THE death warrant for Devizes Snooker Club was signed by councillors last week when they granted owner Brian Foster planning permission to demolish the building and replace it with five town houses.

Though Mr Foster has said he has no immediate plans to carry out the scheme, the approval by Kennet District Council means that the club in Station Road is facing the end of the line.

Council planning officers had recommended that councillors at Thursday's regulatory committee refuse permission for the scheme on the grounds that it would be a loss of a leisure amenity for the town.

But town and district councillor Nigel Carter, who lives close by, asked committee members to consider granting permission to the plan. He said: "This is a 50-year-old bus garage converted to a snooker hall when the interest in the game was at its peak.

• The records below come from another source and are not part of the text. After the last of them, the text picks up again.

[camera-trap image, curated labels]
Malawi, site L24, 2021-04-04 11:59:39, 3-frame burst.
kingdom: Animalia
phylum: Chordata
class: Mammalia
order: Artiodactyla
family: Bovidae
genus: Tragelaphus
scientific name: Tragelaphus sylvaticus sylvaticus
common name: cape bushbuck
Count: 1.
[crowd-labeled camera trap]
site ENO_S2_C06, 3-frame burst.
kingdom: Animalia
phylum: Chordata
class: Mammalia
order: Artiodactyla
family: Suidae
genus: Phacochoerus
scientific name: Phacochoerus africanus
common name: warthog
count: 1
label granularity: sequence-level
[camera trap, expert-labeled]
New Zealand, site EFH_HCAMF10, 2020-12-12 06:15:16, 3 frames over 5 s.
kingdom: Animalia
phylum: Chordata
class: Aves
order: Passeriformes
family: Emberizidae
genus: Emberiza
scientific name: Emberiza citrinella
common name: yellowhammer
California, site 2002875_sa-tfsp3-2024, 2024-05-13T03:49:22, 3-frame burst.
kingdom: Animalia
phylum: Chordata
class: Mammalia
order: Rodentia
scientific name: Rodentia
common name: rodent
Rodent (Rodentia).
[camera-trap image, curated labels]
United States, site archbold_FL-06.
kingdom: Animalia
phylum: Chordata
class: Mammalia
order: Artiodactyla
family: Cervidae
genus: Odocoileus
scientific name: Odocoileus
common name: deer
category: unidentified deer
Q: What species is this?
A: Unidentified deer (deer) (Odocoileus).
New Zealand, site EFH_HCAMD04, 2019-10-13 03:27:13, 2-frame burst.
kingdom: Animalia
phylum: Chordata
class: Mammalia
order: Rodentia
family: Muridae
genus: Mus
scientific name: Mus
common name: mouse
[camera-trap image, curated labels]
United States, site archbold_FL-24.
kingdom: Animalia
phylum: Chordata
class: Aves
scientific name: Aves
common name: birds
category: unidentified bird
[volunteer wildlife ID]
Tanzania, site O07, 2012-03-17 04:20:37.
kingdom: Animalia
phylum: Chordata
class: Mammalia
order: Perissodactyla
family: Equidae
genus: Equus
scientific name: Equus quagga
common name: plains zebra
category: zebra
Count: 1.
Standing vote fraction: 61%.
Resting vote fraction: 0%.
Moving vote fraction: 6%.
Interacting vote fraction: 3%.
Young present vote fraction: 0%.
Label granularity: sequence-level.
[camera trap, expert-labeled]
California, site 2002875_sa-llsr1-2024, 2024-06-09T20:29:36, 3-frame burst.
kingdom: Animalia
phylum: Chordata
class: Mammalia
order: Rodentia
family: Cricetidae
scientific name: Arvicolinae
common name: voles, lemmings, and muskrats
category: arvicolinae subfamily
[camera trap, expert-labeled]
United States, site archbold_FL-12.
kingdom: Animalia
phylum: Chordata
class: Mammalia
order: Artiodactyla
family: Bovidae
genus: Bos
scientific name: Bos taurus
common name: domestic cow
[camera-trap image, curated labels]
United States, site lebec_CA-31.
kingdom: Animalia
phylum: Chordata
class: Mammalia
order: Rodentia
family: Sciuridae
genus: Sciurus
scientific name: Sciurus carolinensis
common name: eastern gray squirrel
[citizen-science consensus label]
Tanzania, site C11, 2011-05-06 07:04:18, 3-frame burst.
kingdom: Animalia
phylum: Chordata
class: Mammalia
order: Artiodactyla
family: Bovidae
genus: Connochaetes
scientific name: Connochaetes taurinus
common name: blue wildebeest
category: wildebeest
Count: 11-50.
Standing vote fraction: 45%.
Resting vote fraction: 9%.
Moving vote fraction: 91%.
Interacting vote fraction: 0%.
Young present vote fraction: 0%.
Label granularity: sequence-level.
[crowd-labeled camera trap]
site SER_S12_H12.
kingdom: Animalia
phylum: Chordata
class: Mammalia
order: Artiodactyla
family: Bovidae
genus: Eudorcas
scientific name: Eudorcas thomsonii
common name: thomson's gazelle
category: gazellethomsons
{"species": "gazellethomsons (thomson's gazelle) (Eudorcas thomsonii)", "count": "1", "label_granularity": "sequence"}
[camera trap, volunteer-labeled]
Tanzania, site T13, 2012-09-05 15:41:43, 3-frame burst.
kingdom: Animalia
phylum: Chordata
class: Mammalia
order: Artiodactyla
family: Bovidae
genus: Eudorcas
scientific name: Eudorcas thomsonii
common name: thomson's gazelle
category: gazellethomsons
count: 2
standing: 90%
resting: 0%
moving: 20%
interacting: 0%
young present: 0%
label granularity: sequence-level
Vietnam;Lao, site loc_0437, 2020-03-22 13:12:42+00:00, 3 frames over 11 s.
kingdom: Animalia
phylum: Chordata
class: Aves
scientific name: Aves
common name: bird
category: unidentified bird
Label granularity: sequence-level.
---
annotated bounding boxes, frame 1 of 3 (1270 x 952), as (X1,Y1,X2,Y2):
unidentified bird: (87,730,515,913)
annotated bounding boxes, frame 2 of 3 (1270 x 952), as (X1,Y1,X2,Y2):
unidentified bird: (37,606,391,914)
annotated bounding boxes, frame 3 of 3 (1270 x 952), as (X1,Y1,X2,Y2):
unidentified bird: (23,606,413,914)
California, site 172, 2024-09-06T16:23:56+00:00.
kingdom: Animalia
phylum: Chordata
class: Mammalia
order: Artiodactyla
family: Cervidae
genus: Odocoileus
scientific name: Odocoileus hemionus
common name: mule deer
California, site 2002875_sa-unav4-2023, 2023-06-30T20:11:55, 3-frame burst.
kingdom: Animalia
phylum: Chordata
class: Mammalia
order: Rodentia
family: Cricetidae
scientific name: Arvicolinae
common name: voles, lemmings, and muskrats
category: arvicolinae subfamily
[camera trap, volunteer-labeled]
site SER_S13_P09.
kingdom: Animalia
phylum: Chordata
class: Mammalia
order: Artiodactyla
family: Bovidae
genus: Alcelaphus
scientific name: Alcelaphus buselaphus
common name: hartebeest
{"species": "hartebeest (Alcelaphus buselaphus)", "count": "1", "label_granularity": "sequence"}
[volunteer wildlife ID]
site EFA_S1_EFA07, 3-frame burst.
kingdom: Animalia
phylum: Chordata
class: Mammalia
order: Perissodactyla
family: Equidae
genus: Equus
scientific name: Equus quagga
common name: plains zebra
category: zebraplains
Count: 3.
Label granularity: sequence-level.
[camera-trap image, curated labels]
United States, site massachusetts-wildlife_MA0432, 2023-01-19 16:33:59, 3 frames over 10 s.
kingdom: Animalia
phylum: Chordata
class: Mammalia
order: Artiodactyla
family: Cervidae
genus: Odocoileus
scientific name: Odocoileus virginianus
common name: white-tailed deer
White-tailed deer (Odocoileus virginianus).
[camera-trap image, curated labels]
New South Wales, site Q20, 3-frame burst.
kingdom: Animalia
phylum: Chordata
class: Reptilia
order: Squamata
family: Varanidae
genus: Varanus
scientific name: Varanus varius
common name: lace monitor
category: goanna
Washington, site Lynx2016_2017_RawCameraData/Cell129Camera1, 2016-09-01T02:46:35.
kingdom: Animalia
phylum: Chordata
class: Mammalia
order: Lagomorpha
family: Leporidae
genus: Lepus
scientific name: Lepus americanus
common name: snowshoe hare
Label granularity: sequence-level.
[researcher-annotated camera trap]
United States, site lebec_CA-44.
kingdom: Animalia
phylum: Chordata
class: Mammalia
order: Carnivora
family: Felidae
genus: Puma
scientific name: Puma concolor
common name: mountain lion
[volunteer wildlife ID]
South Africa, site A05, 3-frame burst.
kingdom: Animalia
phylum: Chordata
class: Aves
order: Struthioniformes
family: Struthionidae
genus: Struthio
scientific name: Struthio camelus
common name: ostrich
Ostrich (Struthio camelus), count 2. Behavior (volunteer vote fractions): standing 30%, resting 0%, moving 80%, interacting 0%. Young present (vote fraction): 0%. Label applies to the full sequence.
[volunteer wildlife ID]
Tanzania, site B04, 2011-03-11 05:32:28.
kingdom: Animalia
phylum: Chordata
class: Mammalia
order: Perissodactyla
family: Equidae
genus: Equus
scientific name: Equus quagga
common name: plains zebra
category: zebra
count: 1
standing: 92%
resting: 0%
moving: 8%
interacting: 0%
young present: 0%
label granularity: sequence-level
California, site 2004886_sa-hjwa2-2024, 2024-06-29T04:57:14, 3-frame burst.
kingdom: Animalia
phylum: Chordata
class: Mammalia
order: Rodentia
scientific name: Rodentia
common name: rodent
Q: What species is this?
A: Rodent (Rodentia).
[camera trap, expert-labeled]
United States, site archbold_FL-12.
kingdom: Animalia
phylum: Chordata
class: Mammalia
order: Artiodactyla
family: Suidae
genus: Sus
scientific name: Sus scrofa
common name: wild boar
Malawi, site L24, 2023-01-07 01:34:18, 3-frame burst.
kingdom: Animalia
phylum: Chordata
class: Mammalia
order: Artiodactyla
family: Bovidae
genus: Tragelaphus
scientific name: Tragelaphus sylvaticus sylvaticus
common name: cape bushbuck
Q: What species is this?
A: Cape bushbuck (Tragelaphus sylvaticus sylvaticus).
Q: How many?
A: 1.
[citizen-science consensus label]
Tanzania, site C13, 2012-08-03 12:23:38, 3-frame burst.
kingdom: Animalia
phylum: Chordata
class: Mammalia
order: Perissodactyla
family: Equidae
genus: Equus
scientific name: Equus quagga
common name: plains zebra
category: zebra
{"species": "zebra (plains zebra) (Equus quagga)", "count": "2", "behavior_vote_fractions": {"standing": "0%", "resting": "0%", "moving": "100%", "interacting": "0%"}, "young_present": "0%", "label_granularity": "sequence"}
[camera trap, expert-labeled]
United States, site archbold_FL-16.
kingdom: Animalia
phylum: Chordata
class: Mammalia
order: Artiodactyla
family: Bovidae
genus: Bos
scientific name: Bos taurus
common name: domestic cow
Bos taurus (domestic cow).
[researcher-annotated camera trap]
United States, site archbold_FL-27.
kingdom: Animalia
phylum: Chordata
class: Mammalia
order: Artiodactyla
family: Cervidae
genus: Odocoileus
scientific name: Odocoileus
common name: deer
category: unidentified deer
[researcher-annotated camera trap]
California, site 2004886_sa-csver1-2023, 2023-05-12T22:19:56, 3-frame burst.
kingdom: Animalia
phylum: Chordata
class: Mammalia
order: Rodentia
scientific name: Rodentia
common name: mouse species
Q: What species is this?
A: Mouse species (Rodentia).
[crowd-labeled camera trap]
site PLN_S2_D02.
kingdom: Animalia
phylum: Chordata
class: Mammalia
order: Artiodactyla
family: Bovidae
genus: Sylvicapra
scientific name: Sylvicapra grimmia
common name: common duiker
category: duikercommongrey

Enthusiasm for snooker has waned and it is certainly not unique in the town in providing snooker tables to play on.

"The phrase viability and vitality of the town centre is constantly appearing in reports, but there is no measurability of this and I would like to pour scorn and derision on that terminology. There has been no application from the groups that use the snooker hall to retain it."

Coun Ray Parsons, who is also a town councillor, said the snooker club had become run down because of lack of interest in it and Station Road was the scene of rowdy behaviour on Friday and Saturday nights. He said: "Closing the club would improve matters for local residents."

But Coun Rosemary Cummins said that the town council objected to the plan because of the loss of an amenity and said councillors shouldn't get bogged down in merely considering it as a snooker club. She said: "There could be a wide range of healthy activities taking place in that building."

Councillors agreed to approve the principle of demolishing the building and erecting five town houses, but delegated the negotiations for a sum of money in lieu of providing public open space on the site, as part of a legal agreement.